Paraguay's bird-watching scene is ideal for bird-seekers looking for a diverse avian population. Paraguay boasts species like parakeets, hummingbirds, woodpeckers and owls, as well as storks, herons, egrets and hawks. Tour companies offer specialized birding tours, although simply going to the country's national parks and preserves will undoubtedly lead to some sightings.


Cerro Cora National Park, with its forests and low hills, is the largest continuous protected area in Paraguay. It sits in the eastern part of the country on the border with Brazil. Guided tours are available. The park's trails pass by waterfalls and streams, and bring visitors into contact with resident wildlife, including monkeys and armadillos. Cerra Cora also has cave paintings that date back more than 2,000 years.

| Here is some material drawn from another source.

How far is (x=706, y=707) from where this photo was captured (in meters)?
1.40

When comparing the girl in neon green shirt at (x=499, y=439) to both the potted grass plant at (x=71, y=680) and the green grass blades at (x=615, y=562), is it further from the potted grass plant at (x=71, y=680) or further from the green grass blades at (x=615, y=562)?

The Mbaracayu Nature Preserve protects 155,000 acres of forest in eastern Paraguay. The agriculture and timber industries have damaged the native Atlantic forest that once covered more than half of eastern Paraguay. The park is now home to unique tree and fern species, as well as birds and endangered mammals such as the jaguar and tapir. The park is also at the center of a grassroots conservation movement, with ongoing efforts to educate people who live in or near the park about conservation and sustainable business practices. Beekeeping and organic gardening have been introduced into local communities to replace subsistence practices such as hunting and slash-and-burn farming.


Paraguay is not on the tourist map for many people, especially because it is often overshadowed by its giant, high-profile South American neighbors. However, its cheap prices, unique culture and natural features make it an ideal place for eco-tourists and green aficionados in search of an accessible, but still slightly wild, destination.